Nets lock down after halftime talk, make franchise history

P.J. Carlesimo

BROOKLYN, N.Y. — In what so easily could have been a “trap game,” the type of game where the Brooklyn Nets come out lethargic against a team they should beat, allow the other team to hang around, maybe get hit by a couple of injuries, the Nets did exactly that — and still won handily, defeating the now-12-26 Phoenix Suns 99-79 at Barclays Center AKA The Black House while making franchise history in the process.

It was a tale of two halves in Brooklyn, the first awful enough to remind you of the Prudential Center and the second excellent enough to remind you that those days are long gone. Even without defensive anchor Gerald Wallace — who left the game with 6:09 left in the first quarter for good after a rough collision with Suns forward P.J. Tucker — the Nets made their defensive mark without him.

Just look at the difference in the Suns shot charts: the first from the first half, and the second from the second.

You can immediately see the red everywhere, but most notably in the most efficient zone: the area within five feet of the basket. After allowing the Suns to shoot 72% from that area in the first half, the Nets entered the halftime locker room with a desire to re-energize themselves on the defensive end, and it paid off handsomely.

There was little alteration to their plan, just a re-focusing of it. “We just had a talk, led by Reggie (Evans),” MarShon Brooks said about the halftime chat. “We needed to play with some energy, we were a step slow on our rotations and they’re a good three-point shooting team … it started on the defensive end.

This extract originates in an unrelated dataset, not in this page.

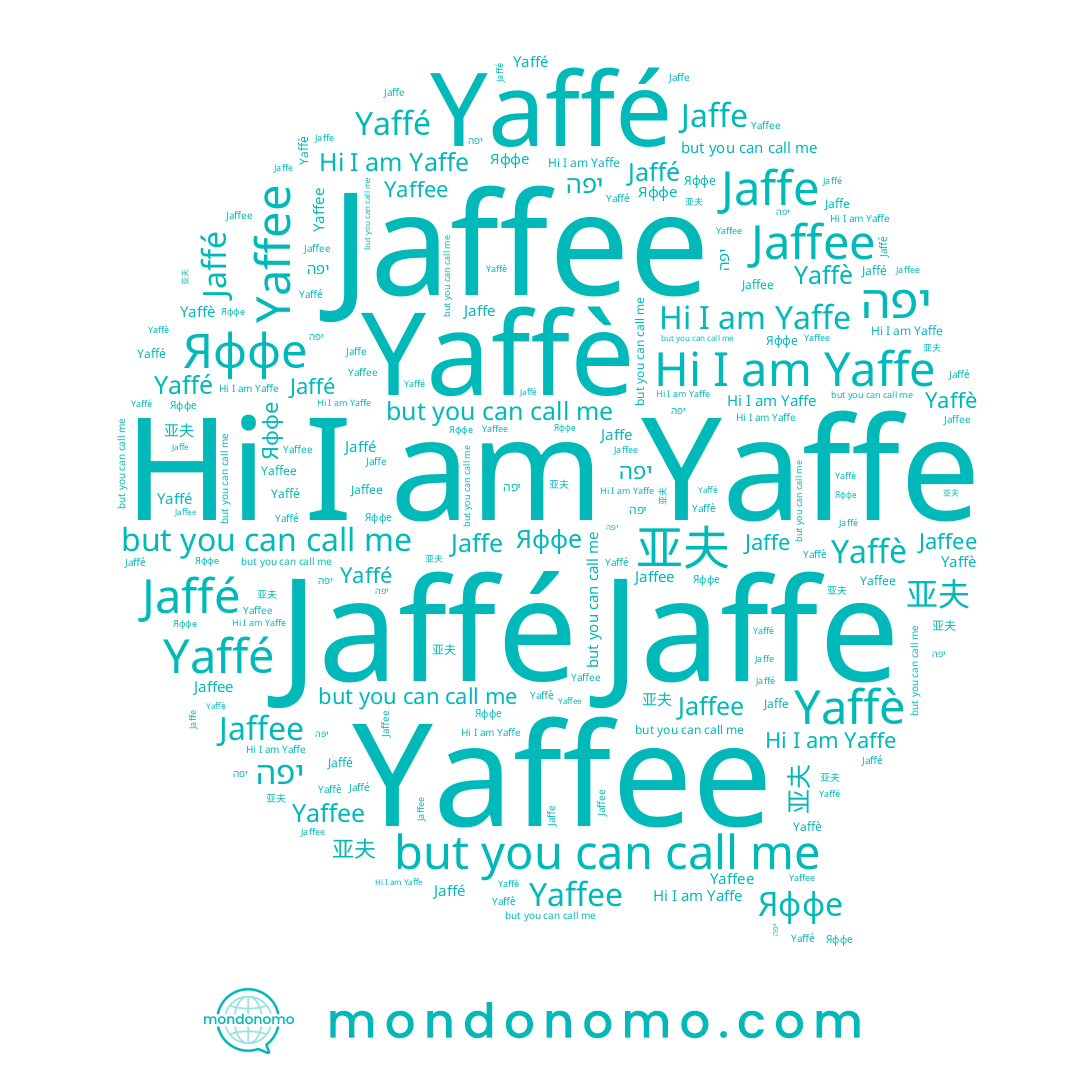 name Jaffe, name Jaffé, name Yaffe, name Яффе, name Yaffè, name יפה, name Jaffee, name Yaffé, name Yaffee, name 亚夫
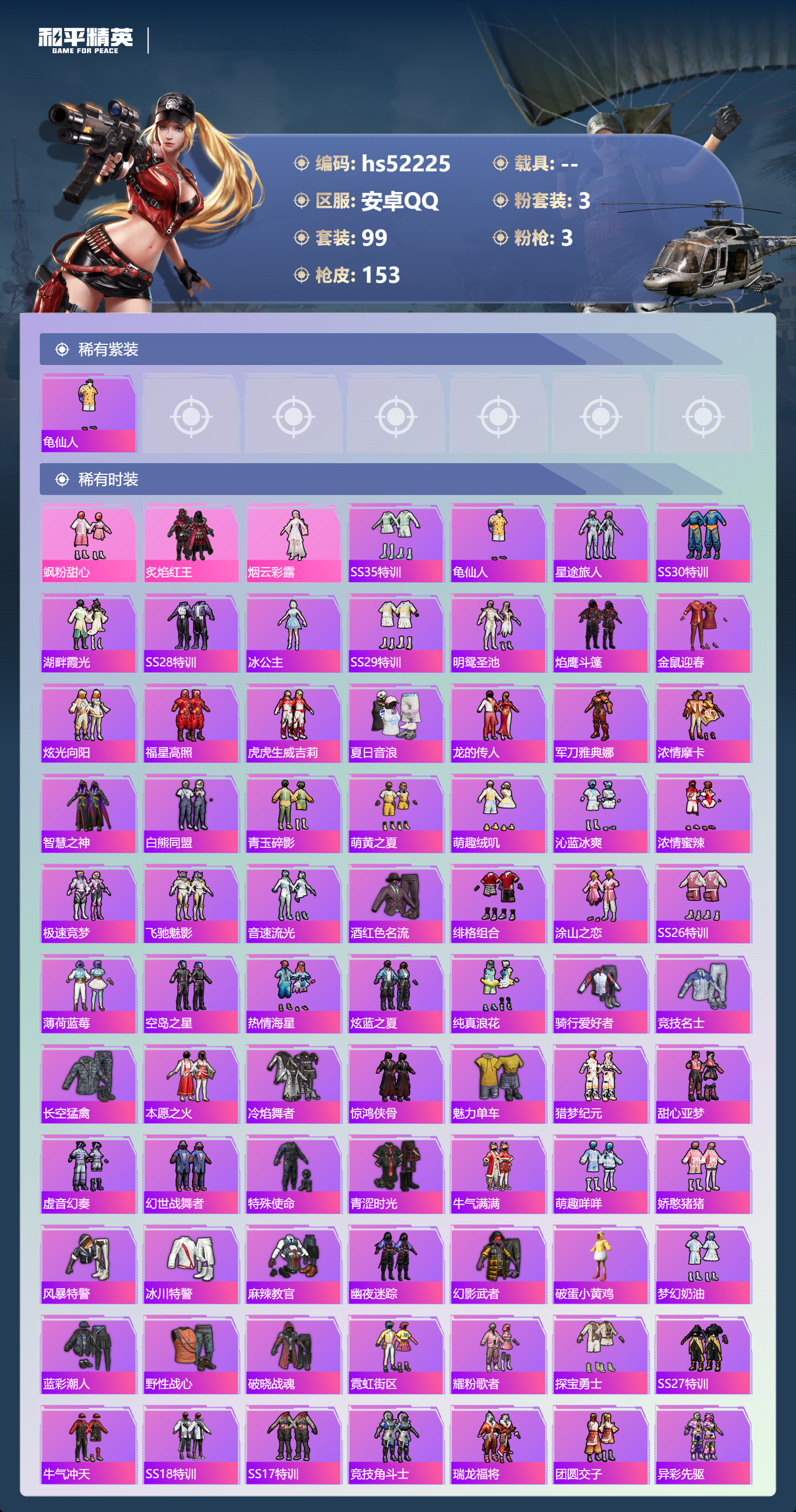 HPSJ3417153和平精英账号详情图5 HPSJ3417153和平精英账号详情图5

“P.J. wasn’t happy,” Brooks continued. “We were a step slow. Not a lack of energy, but just a step slow on every rotation. They’re a good team from outside. Once we keyed in on some guys, we did a good job of rebounding and getting out on the run for some easy buckets.”

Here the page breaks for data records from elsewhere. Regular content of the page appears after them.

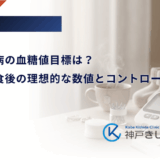 妊娠糖尿病の血糖値目標は？空腹時・食後の理想的な数値とコントロールの目安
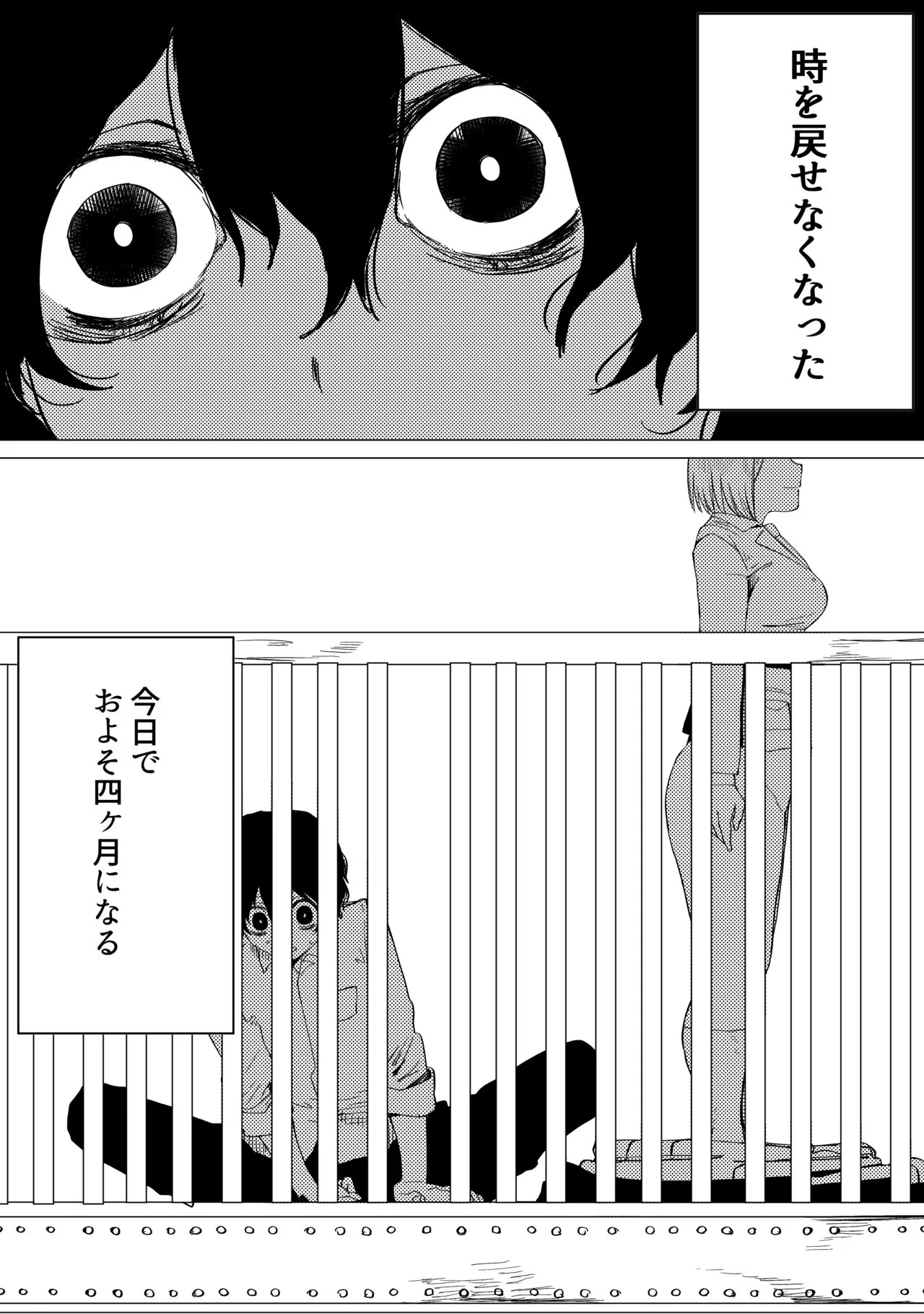 [ぐれます] 時の止まった世界で〇〇てする話_2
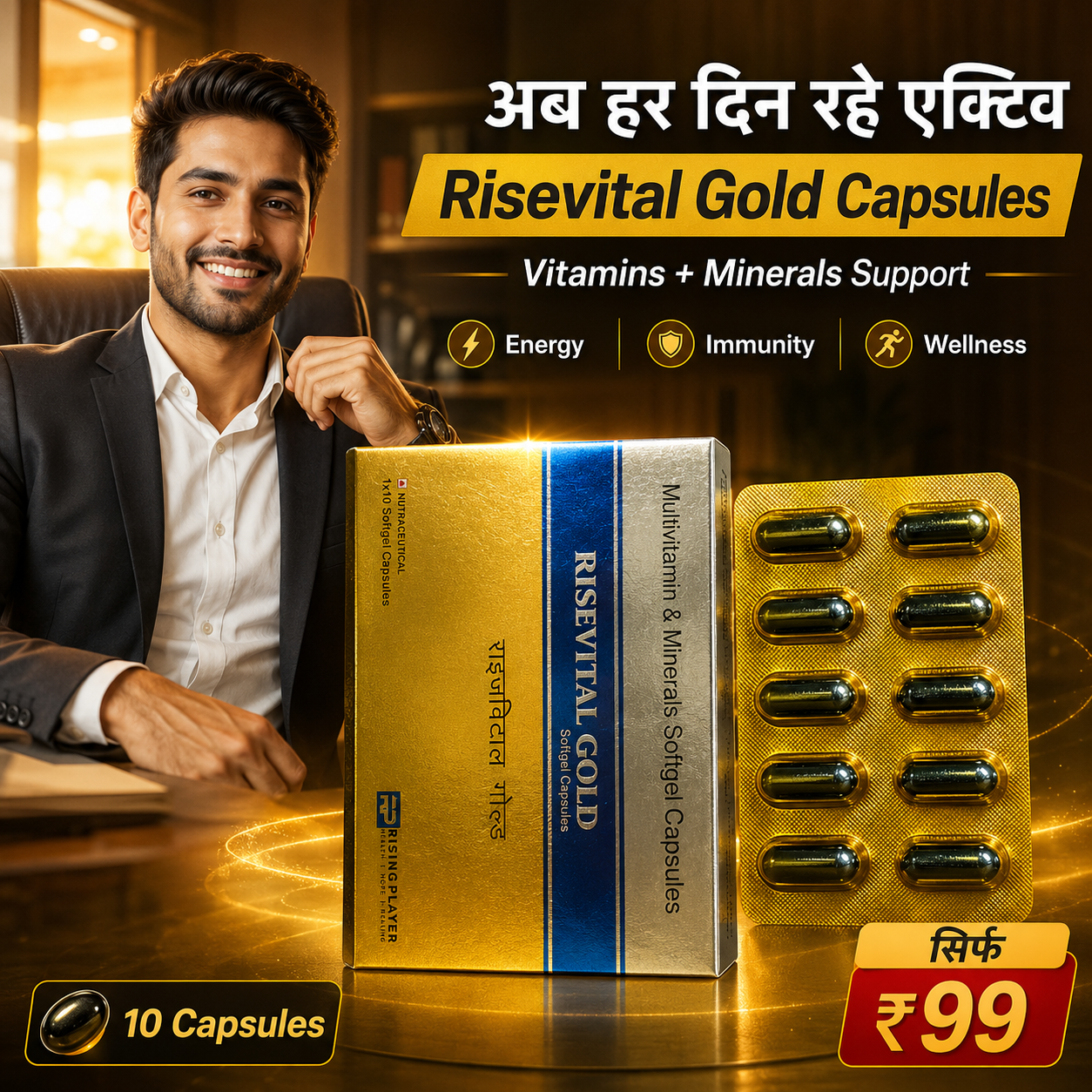 RISEVITAL GOLD SOFTGEL (10 Capsules)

“We just talked amongst ourselves … we had to look within ourselves and see what we were doing wrong instead of pointing the finger or just pouting,” Evans said. “In the second half, we played team basketball, and it showed. … If we’re going to lose, let’s lose playing hard. We can’t lose where we just beat ourselves.”

“It was a reaction to our own performance,” Brook Lopez added.

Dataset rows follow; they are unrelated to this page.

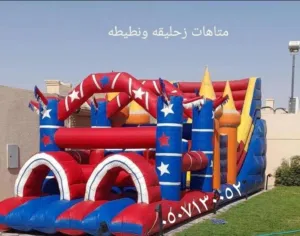 نطيطات ملعب صابوني زحليقه مائيه نطيطه العاب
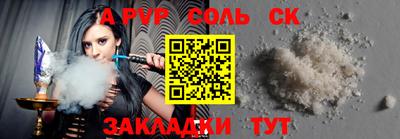 прущие крисы Конаково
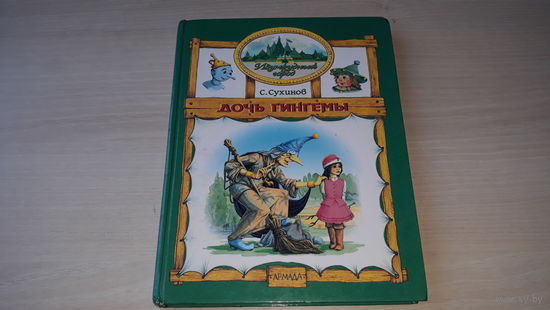 Дочь Гингемы - Сухинов - рис. Мисуно 1997 - худ. консультант Л. Владимирский - продолжение книги Волшебник Изумрудного города
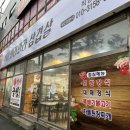 석전동179 이미지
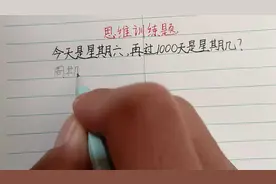今天是星期六，再过1000天是星期几？很多孩子无从下手，直接放弃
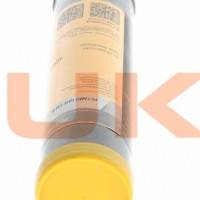 潤滑脂 PETAMO GHY 133 N (0.4kg)
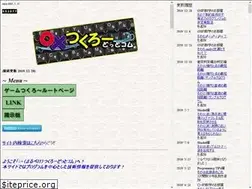 Sites similar to marupeke296.com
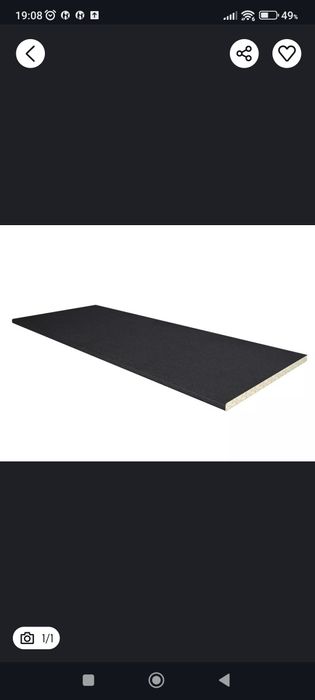 Продам столешницу 3 м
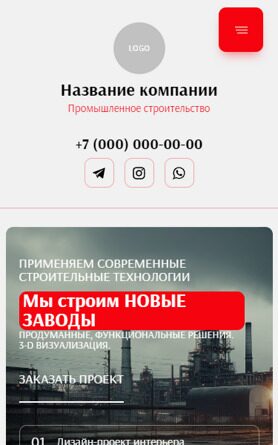 Готовый Сайт-Бизнес № 6132509 - Промышленное строительство (Мобильная версия)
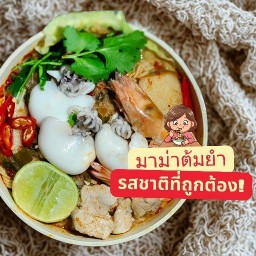 มาม่าต้มยำ ที่ถูกต้อง สาขา 1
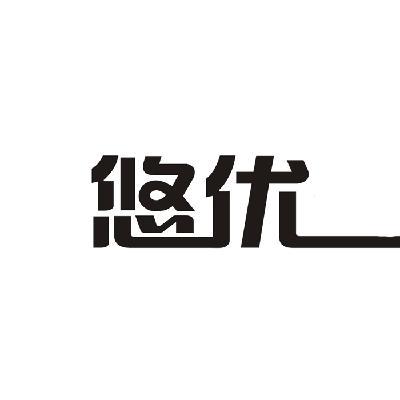 悠优休闲食品
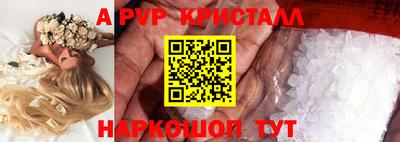 скорость mdpv Конаково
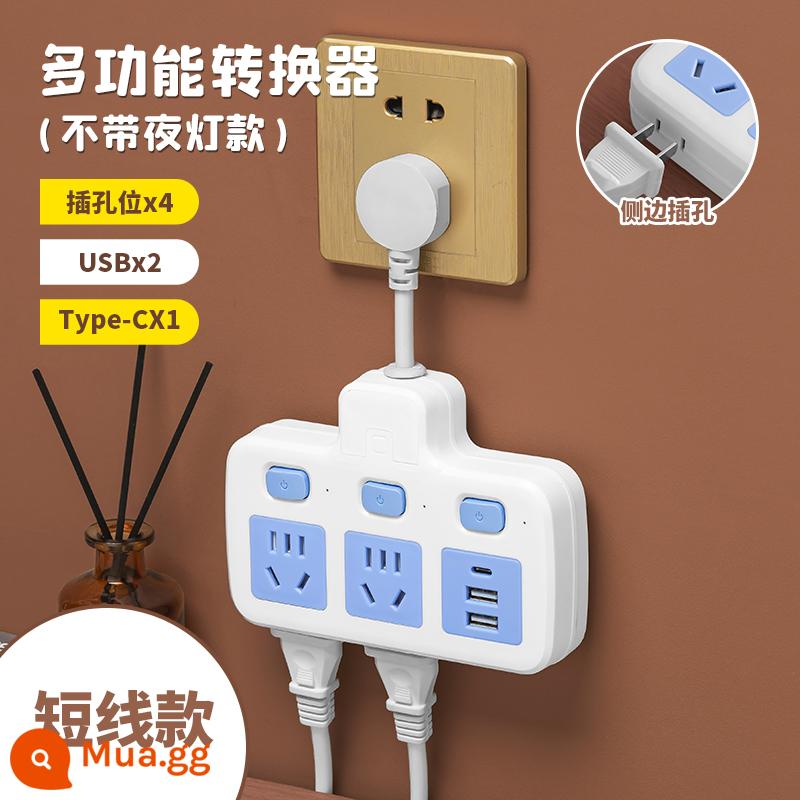 Bộ chuyển đổi ổ cắm bảng điều khiển vị trí xốp không dây hàng plug-in hàng mở rộng cáp nối dài chức năng đa mục đích plug-in plug - 3 công tắc có phích cắm (đồng nguyên chất 2500W) Loại USB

The reaction worked out well for them — Brooklyn allowed just 26 points on 9-38 shooting in the entire second half, allowing them to make mincemeat of the Suns on their way to make franchise history; this is the first time since the Nets joined the NBA that they’ve beaten three consecutive teams by 20 or more points.

The Nets are now 21-15 and two games behind the New York Knicks in the Atlantic Division.